> **Requirement**
Find the line containing "scientific name: Puma concolor" in the records below. Copy exactly that line and each one after it, ending at the line containing "Standing vote fraction: 60%.", and nothing more.

[Dataset entries]
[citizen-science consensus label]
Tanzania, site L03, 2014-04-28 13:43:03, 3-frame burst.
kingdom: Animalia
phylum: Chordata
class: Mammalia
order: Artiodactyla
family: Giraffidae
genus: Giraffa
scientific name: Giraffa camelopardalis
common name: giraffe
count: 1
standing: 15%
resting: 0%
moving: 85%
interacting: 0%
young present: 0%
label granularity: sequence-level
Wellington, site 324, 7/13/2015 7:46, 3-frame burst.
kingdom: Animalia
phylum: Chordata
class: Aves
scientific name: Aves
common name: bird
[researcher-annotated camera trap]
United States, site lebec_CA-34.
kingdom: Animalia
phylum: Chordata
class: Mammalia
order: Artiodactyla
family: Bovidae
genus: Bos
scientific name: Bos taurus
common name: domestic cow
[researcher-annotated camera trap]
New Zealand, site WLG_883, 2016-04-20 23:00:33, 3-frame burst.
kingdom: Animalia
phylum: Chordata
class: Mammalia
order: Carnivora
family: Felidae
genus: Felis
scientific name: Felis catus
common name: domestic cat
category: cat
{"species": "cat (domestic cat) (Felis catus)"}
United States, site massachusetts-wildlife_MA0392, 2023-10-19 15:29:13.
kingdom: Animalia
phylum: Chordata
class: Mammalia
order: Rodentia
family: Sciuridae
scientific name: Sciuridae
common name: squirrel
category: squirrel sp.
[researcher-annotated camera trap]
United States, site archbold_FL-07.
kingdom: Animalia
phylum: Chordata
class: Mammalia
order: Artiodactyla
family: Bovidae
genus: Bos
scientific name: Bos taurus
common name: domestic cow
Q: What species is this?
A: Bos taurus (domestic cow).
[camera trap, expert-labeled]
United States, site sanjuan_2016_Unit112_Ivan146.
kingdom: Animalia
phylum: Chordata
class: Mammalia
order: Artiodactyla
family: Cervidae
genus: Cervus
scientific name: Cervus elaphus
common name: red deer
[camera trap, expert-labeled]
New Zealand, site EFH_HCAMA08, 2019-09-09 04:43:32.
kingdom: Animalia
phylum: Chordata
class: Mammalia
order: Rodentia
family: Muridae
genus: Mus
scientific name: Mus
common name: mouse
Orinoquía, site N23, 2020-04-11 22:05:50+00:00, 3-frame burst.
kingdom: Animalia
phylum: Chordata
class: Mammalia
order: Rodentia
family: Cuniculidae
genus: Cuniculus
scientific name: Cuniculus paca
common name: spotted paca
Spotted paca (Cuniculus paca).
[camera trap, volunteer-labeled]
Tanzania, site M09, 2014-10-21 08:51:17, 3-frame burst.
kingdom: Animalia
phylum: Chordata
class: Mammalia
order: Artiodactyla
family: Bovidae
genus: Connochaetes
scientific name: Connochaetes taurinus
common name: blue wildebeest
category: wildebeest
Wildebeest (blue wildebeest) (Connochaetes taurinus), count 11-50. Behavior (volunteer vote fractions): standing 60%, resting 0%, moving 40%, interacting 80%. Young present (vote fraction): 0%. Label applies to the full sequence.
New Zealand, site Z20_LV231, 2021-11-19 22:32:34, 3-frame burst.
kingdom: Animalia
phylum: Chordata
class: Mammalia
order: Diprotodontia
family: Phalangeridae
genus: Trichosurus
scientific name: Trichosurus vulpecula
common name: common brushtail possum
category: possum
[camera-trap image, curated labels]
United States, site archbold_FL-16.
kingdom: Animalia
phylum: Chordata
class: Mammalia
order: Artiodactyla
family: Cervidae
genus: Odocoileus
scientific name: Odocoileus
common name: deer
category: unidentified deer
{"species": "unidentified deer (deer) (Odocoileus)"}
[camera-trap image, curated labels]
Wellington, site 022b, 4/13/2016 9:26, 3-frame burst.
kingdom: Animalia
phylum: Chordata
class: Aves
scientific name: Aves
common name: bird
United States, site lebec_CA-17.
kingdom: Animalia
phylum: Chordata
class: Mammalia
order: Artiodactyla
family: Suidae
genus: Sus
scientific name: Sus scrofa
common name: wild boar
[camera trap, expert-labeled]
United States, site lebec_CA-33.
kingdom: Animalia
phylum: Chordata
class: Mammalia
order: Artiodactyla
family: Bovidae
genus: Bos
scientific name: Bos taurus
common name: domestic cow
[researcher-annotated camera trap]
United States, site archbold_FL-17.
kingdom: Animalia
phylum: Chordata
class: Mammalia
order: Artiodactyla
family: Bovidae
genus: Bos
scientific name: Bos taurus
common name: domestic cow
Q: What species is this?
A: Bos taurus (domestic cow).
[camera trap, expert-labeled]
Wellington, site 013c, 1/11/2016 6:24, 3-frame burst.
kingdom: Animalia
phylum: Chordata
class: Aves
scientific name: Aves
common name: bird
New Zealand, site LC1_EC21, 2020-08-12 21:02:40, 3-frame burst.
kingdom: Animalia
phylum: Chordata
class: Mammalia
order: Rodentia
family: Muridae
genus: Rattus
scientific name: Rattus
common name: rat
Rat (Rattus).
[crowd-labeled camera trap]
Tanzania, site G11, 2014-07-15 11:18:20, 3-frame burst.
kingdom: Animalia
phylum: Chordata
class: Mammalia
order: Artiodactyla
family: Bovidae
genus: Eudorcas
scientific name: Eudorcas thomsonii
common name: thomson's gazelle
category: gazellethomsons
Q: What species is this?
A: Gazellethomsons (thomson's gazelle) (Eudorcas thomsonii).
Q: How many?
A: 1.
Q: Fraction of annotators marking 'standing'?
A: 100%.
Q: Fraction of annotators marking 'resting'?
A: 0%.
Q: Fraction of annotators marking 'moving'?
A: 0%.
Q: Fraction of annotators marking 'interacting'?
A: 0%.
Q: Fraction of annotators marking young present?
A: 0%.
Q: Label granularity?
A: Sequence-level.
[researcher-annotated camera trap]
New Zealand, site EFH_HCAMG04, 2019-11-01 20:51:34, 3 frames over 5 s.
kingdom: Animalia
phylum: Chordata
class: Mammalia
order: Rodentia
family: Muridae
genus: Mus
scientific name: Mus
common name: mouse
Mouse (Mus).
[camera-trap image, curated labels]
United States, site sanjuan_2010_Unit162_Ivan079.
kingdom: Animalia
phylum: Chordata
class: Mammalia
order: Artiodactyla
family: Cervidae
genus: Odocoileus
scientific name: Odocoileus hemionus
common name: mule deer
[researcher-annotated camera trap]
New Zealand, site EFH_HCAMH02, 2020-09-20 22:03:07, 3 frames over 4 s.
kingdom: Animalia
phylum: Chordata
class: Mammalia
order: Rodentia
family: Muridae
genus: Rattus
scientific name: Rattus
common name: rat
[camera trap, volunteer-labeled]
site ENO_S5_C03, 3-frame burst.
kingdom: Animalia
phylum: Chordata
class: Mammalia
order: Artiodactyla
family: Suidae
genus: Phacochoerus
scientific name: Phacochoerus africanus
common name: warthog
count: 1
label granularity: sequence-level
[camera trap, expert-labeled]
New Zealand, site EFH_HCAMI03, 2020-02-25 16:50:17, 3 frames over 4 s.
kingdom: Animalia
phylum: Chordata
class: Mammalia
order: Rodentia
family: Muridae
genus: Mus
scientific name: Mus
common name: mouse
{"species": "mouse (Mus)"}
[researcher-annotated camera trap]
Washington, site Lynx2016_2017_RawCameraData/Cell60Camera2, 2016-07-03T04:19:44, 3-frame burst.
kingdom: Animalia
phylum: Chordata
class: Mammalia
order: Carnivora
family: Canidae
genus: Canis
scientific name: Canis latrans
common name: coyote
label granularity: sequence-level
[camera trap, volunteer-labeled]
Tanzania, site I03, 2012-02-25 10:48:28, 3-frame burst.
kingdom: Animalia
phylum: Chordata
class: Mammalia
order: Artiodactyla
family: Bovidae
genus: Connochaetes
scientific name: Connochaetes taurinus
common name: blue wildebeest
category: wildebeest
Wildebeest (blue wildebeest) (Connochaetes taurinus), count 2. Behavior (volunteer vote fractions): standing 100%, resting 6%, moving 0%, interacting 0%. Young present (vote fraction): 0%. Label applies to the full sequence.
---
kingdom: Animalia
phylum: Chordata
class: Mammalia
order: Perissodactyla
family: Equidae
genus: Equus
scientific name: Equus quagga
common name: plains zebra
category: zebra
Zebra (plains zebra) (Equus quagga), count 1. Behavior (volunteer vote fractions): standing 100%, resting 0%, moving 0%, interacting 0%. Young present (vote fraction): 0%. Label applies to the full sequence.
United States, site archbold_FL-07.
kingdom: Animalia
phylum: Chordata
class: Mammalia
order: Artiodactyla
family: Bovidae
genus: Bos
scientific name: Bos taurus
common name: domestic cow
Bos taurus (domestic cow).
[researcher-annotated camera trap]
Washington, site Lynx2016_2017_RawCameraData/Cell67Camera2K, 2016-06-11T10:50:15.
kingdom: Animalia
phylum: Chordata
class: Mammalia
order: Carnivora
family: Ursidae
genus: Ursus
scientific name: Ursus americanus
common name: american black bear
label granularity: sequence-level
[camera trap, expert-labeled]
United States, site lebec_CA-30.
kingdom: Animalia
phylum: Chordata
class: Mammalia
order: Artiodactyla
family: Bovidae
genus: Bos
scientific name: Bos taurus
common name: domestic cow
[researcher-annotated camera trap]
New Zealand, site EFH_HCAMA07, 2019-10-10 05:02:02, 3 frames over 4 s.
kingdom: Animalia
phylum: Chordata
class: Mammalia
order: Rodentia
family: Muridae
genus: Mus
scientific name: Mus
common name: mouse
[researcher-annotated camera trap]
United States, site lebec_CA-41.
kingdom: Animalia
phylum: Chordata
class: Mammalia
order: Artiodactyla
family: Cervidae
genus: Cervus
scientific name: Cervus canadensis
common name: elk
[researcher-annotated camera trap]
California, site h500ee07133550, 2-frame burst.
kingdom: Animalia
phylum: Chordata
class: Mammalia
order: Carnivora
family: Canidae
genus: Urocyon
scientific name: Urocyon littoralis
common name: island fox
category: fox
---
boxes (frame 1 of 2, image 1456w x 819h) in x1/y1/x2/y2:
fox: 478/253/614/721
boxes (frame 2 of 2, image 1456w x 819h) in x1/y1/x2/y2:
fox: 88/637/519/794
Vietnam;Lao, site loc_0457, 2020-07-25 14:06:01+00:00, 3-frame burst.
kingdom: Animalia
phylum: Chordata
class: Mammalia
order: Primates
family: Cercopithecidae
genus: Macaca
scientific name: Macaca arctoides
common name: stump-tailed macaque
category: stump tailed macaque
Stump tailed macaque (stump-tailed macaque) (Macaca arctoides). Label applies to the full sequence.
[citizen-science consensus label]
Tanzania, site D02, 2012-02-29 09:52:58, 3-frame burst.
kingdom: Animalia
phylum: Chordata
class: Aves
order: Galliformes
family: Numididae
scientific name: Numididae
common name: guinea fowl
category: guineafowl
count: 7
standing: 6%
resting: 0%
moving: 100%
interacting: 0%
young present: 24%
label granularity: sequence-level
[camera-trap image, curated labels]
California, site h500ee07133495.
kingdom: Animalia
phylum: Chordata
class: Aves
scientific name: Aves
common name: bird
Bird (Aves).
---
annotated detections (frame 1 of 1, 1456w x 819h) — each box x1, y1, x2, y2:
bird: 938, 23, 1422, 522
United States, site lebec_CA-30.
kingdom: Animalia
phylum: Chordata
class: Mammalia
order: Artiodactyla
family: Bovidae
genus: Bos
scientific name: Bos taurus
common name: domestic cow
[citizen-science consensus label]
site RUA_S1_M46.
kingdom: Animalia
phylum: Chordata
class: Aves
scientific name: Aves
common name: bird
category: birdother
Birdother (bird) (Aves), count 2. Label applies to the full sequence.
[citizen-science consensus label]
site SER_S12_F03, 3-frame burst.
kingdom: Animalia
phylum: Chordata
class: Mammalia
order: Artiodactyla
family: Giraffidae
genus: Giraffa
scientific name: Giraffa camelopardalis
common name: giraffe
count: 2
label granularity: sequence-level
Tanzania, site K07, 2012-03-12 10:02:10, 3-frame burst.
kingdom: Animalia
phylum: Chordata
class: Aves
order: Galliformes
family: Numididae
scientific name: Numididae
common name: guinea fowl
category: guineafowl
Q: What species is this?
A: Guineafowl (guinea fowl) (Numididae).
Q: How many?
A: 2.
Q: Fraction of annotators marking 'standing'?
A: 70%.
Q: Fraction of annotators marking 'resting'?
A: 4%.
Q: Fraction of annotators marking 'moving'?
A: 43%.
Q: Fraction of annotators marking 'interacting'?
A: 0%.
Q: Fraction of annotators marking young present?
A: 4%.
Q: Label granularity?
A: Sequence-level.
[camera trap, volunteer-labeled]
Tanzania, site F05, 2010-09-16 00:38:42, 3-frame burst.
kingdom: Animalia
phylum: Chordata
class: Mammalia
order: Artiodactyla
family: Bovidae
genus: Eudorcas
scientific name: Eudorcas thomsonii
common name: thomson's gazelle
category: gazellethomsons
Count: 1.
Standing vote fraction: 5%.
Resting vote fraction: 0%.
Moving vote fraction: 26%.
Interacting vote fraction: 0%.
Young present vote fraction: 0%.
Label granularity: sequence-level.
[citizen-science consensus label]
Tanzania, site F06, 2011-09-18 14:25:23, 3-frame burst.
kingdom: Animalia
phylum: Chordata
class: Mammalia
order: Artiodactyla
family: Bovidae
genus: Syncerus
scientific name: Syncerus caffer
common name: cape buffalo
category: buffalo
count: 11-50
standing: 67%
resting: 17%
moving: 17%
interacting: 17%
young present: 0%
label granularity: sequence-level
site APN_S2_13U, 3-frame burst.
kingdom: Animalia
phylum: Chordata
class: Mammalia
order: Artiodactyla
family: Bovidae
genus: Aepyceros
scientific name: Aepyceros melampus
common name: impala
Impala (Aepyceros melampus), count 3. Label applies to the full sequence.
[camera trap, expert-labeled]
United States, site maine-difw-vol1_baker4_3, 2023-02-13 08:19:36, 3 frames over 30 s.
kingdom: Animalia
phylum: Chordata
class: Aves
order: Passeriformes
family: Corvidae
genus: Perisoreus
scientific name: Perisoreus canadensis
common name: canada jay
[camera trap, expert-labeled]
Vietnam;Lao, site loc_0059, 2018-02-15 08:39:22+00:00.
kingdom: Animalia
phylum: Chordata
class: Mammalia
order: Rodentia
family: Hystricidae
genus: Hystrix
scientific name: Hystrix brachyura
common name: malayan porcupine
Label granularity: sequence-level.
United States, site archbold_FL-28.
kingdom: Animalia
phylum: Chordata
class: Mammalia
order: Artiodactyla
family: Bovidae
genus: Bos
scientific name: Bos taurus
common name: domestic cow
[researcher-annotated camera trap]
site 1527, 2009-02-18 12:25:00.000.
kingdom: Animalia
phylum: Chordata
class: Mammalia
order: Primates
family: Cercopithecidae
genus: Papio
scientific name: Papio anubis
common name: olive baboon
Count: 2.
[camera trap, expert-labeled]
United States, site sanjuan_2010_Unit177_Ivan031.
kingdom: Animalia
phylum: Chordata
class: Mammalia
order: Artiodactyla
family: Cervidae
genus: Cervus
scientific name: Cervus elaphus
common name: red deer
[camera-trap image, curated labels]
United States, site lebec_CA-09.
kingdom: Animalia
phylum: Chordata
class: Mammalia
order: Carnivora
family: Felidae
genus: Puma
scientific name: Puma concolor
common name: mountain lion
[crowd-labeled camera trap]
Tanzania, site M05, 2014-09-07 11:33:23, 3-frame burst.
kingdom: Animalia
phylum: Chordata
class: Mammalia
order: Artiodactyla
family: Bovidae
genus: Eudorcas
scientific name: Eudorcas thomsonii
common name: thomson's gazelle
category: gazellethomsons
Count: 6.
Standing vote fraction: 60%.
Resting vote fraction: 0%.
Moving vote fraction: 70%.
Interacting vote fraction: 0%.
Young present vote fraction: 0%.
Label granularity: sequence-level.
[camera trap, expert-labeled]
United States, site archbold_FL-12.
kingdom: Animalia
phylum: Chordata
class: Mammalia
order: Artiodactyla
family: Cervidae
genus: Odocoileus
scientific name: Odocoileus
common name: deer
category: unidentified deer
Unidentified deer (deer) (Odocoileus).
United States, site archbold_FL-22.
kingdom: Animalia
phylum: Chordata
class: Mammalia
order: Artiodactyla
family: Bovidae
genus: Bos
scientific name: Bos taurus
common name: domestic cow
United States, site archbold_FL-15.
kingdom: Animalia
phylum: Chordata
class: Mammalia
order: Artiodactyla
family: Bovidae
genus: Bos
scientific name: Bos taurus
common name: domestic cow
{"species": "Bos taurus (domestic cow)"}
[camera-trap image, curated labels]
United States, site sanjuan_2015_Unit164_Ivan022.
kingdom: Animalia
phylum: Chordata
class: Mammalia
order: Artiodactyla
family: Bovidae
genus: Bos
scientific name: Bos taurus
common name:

> **Exercise response**
scientific name: Puma concolor
common name: mountain lion
[crowd-labeled camera trap]
Tanzania, site M05, 2014-09-07 11:33:23, 3-frame burst.
kingdom: Animalia
phylum: Chordata
class: Mammalia
order: Artiodactyla
family: Bovidae
genus: Eudorcas
scientific name: Eudorcas thomsonii
common name: thomson's gazelle
category: gazellethomsons
Count: 6.
Standing vote fraction: 60%.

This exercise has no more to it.